Detto con le parole della signora Thatcher, “quello che dovevamo fare non era altro che ristabilire gli equilibri di potere tra governo e cittadini a favore dei cittadini; limitare il potere del governo e ampliare la libertà delle persone“.
La terza e la quarta priorità riguardano la correzione di storture e derive istituzionali che hanno reso non funzionante e tossica la nostra vita democratica.
3. Presidenzialismo, basta una riga
Sulla riforma presidenzialista si nasconde la seconda grande insidia di questo inizio legislatura per la maggioranza.

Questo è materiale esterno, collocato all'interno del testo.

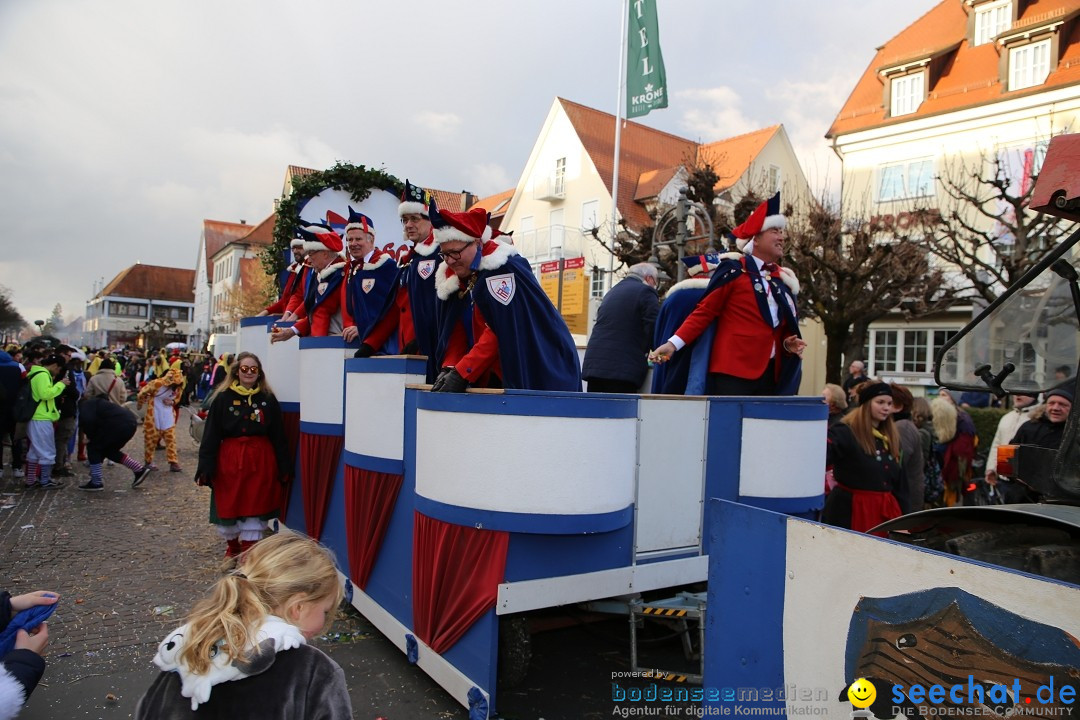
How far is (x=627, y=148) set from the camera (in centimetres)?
3428

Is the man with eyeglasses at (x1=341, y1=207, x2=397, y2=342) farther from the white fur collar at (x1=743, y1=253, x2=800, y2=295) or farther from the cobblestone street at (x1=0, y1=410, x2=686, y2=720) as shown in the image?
the white fur collar at (x1=743, y1=253, x2=800, y2=295)

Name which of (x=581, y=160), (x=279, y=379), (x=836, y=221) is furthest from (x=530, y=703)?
(x=581, y=160)

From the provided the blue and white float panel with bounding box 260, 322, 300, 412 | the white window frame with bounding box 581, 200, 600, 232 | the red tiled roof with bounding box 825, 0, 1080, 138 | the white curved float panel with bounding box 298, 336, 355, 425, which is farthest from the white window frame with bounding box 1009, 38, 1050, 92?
the white curved float panel with bounding box 298, 336, 355, 425

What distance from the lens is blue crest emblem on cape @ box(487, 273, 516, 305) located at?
153 inches

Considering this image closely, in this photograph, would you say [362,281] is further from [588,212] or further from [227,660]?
[588,212]

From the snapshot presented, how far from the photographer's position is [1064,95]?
21250 mm

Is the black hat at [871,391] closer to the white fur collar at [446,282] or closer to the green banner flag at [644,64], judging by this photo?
the white fur collar at [446,282]

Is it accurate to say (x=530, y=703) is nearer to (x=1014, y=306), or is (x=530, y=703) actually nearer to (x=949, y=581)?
(x=949, y=581)

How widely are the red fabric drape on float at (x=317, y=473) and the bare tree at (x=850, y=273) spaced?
13.0 meters

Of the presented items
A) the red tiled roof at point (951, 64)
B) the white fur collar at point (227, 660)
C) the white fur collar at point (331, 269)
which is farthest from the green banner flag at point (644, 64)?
the white fur collar at point (227, 660)

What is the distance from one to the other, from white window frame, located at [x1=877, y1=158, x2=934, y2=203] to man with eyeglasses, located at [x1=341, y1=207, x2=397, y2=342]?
21670 millimetres

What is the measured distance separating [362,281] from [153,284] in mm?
88669

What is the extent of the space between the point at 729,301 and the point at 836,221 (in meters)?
13.5

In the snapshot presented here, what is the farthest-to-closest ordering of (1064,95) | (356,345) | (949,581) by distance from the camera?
1. (1064,95)
2. (356,345)
3. (949,581)
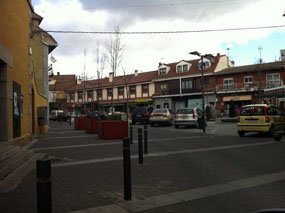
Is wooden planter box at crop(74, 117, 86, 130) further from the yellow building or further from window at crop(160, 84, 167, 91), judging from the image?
window at crop(160, 84, 167, 91)

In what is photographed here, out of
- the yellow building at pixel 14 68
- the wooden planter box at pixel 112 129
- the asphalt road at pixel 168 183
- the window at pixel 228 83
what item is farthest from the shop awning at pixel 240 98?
the yellow building at pixel 14 68

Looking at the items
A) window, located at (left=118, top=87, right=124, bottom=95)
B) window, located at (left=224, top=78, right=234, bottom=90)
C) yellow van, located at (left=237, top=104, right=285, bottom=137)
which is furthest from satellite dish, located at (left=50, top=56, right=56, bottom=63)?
yellow van, located at (left=237, top=104, right=285, bottom=137)

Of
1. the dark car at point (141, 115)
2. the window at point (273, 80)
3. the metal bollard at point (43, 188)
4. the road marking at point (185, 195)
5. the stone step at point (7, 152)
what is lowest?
the road marking at point (185, 195)

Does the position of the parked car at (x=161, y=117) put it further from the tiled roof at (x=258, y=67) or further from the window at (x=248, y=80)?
the window at (x=248, y=80)

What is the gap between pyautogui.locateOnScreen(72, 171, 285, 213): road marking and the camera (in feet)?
13.5

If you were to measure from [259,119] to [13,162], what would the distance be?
11615mm

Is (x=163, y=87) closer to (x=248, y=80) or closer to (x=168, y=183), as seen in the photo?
(x=248, y=80)

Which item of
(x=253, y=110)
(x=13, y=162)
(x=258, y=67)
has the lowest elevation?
(x=13, y=162)

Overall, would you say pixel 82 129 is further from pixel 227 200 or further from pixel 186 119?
pixel 227 200

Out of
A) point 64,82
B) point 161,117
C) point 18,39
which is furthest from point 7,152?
point 64,82

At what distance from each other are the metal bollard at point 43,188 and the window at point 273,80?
38.3m

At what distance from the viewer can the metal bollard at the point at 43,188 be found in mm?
2797

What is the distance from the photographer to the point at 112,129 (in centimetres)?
1354

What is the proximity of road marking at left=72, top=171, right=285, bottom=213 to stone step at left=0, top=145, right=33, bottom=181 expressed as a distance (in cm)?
299
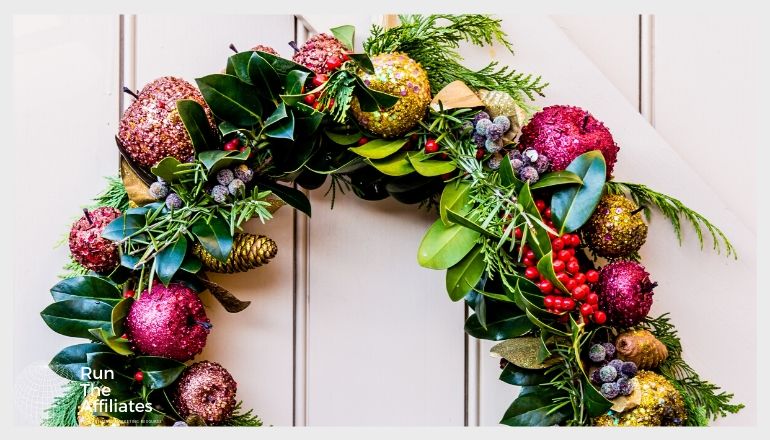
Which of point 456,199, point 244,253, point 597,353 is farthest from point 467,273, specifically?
point 244,253

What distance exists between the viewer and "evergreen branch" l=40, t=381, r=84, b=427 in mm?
943

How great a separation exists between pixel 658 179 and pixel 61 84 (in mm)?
954

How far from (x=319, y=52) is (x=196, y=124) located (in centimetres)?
20

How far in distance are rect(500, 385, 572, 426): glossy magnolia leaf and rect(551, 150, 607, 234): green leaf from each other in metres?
0.24

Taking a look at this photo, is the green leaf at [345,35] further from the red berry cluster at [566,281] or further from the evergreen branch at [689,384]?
the evergreen branch at [689,384]

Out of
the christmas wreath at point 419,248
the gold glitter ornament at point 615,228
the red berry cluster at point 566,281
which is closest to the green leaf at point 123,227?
the christmas wreath at point 419,248

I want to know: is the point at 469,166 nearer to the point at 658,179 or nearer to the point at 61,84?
the point at 658,179

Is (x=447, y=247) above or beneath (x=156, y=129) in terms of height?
beneath

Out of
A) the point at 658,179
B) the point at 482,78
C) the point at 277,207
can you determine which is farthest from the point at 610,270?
the point at 277,207

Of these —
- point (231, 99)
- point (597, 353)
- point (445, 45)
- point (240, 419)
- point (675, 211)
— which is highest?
point (445, 45)

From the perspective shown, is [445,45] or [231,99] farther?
[445,45]

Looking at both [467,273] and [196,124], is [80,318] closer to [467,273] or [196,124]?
[196,124]

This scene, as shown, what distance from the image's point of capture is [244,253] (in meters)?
0.95

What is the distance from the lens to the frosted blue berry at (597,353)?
3.00ft
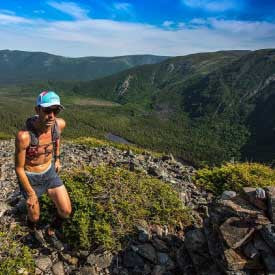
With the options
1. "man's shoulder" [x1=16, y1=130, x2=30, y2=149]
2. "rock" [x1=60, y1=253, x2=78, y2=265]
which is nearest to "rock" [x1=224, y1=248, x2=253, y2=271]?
"rock" [x1=60, y1=253, x2=78, y2=265]

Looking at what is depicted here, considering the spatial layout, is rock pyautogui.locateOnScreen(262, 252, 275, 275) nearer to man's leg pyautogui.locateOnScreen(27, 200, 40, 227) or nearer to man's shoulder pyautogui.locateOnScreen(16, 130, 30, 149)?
man's leg pyautogui.locateOnScreen(27, 200, 40, 227)

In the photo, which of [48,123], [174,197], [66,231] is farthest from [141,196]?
[48,123]

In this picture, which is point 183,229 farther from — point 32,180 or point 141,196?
point 32,180

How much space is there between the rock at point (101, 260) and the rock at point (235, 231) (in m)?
2.48

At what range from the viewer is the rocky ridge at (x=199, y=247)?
582 cm

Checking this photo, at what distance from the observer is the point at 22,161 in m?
6.80

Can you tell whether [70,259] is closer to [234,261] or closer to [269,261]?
[234,261]

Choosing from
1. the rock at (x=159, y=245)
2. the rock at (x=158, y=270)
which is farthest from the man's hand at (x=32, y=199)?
the rock at (x=158, y=270)

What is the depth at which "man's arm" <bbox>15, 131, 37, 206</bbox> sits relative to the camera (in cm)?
668

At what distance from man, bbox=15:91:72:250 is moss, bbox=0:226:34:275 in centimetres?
47

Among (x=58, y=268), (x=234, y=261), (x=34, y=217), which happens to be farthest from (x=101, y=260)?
(x=234, y=261)

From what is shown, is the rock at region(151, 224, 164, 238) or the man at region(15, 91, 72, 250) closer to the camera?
the man at region(15, 91, 72, 250)

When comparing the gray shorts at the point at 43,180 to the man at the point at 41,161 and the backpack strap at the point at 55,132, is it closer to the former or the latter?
the man at the point at 41,161

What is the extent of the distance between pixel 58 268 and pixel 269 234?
4148mm
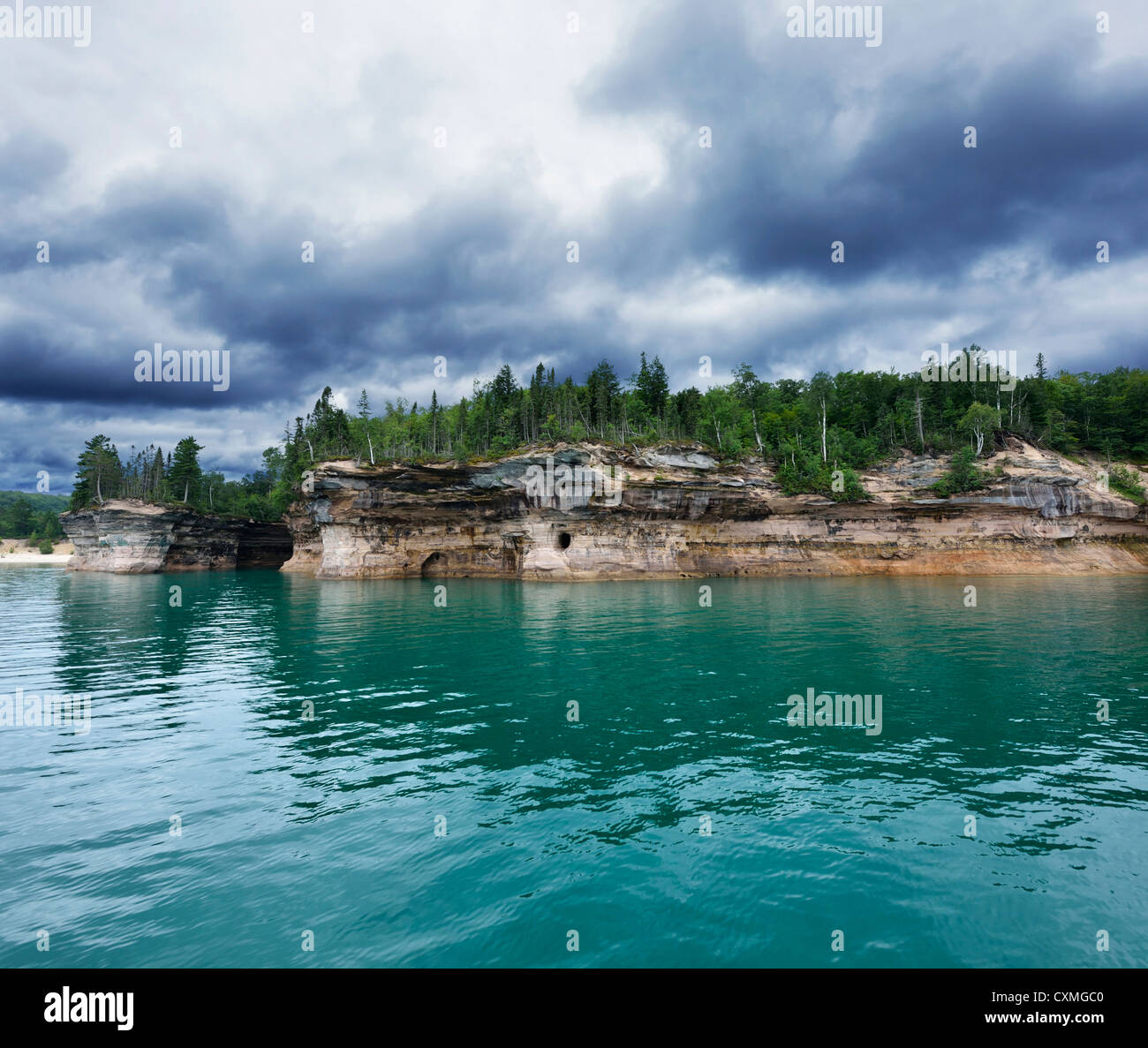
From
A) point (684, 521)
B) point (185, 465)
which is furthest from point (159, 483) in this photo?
point (684, 521)

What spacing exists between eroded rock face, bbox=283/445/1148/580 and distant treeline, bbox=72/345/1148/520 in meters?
2.84

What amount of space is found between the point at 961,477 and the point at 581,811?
6313 cm

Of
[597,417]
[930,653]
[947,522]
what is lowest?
[930,653]

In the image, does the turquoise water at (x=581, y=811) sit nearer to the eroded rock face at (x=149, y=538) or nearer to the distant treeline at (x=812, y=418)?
the distant treeline at (x=812, y=418)

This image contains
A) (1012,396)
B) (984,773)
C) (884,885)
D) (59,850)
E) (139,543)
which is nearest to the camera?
(884,885)

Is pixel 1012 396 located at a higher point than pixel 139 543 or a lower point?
higher

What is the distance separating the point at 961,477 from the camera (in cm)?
5631

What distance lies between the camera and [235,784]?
9844 millimetres

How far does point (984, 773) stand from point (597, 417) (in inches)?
2487

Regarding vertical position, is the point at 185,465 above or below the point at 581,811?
above

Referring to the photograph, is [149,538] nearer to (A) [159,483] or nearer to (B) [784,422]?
(A) [159,483]
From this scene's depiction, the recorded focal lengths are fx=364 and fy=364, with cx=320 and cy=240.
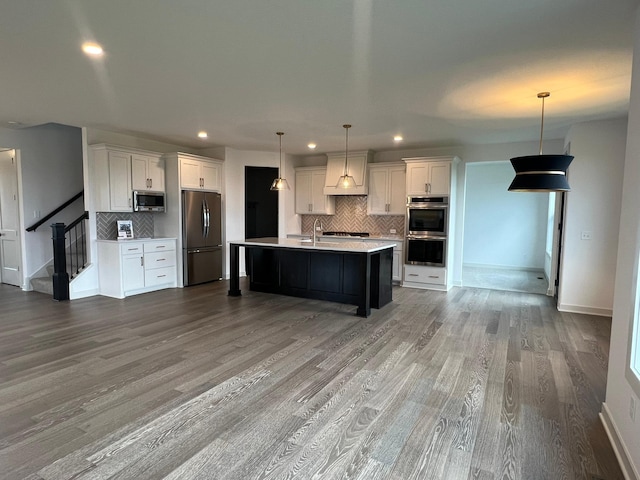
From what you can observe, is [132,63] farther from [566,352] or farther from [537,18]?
[566,352]

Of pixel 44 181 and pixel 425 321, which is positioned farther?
pixel 44 181

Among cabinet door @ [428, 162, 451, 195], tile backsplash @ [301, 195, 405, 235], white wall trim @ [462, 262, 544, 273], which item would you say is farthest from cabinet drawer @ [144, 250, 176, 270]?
white wall trim @ [462, 262, 544, 273]

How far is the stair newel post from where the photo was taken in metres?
5.51

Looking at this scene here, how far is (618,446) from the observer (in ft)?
7.06

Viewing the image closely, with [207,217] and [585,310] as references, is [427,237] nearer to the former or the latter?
[585,310]

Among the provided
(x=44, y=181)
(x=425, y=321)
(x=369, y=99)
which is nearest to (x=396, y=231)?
(x=425, y=321)

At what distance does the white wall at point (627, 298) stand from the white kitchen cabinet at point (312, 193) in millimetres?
5851

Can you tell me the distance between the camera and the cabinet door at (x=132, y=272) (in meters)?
5.75

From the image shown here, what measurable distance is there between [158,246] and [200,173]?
5.11 ft

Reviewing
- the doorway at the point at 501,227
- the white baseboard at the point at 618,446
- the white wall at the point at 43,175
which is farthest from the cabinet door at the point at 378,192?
the white wall at the point at 43,175

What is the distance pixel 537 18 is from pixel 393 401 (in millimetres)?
2788

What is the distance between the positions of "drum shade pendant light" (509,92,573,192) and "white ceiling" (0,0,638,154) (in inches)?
30.4

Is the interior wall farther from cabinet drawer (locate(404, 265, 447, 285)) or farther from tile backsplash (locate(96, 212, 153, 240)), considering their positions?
cabinet drawer (locate(404, 265, 447, 285))

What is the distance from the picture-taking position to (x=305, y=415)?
2.49 meters
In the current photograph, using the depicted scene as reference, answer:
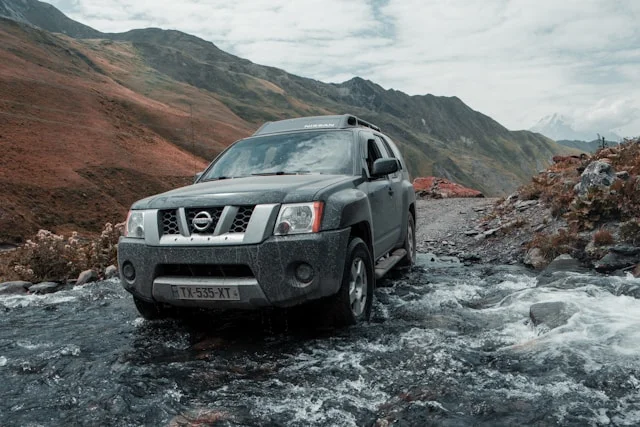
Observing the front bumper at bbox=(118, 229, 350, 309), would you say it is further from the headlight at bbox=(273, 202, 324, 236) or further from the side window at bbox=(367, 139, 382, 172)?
the side window at bbox=(367, 139, 382, 172)

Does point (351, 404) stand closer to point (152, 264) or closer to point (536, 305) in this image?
point (152, 264)

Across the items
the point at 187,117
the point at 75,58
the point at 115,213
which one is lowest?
the point at 115,213

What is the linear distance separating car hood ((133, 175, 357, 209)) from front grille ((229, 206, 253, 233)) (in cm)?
6

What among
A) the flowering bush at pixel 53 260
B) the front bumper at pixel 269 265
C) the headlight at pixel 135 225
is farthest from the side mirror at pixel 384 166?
the flowering bush at pixel 53 260

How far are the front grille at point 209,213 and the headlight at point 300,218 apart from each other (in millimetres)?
539

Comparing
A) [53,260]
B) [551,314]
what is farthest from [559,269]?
[53,260]

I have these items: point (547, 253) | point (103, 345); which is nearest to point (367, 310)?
point (103, 345)

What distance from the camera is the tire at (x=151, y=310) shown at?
517cm

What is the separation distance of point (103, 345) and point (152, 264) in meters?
1.05

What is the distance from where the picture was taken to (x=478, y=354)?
425 cm

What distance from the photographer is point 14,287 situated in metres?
8.25

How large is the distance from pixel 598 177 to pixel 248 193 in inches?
312

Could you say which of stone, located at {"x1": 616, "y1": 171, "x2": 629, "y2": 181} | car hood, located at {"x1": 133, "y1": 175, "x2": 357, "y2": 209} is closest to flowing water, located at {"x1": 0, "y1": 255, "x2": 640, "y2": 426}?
car hood, located at {"x1": 133, "y1": 175, "x2": 357, "y2": 209}

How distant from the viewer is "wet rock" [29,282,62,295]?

L’errore da non ripetere è quello commesso da Matteo Renzi e dai governi Berlusconi prima di lui, ovvero farsi tentare da una grande riforma costituzionale.
Un lungo, faticoso e farraginoso processo in cui di solito i governi sono rimasti impantanati prima in Parlamento, partorendo compromessi al ribasso, poi nelle urne, perdendo il referendum confermativo.
La riforma dovrebbe invece prevedere una singola, semplice norma: l’elezione popolare diretta del presidente della Repubblica. Senza per il momento toccare alcunché dei poteri e delle prerogative del capo dello Stato o degli altri organi costituzionali. Così da velocizzare l’iter parlamentare e presentare ai cittadini un quesito chiaro, un’alternativa secca: volete eleggere i presidenti della Repubblica, o volete che siano i partiti a continuare a sceglierli?
Posta in questi semplici termini, sarebbero minimizzati i margini di ostruzionismo delle opposizioni e massimizzate le chance di successo referendario.
4. Giustizia
Infine, ultime ma non in ordine di importanza, le riforme della giustizia. Anche questo un nodo da sciogliere, anzi tagliare fin da subito. Prima che il governo venga, come prevedibile, preso di mira dalle iniziative giudiziarie delle toghe rosse e, quindi, possa venire accusato di volere le riforme per “rappresaglia”.
Riforma del Csm, per strapparlo al controllo delle correnti, e separazione delle carriere. Riforme che rivestono una grande importanza per l’amministrazione della giustizia, per le garanzie dell’imputato, ma anche un valore per la salute della nostra democrazia, consentendo di ristabilire l’equilibrio tra i poteri, ridurre la politicizzazione della magistratura e il suo potere di ricatto sulla politica.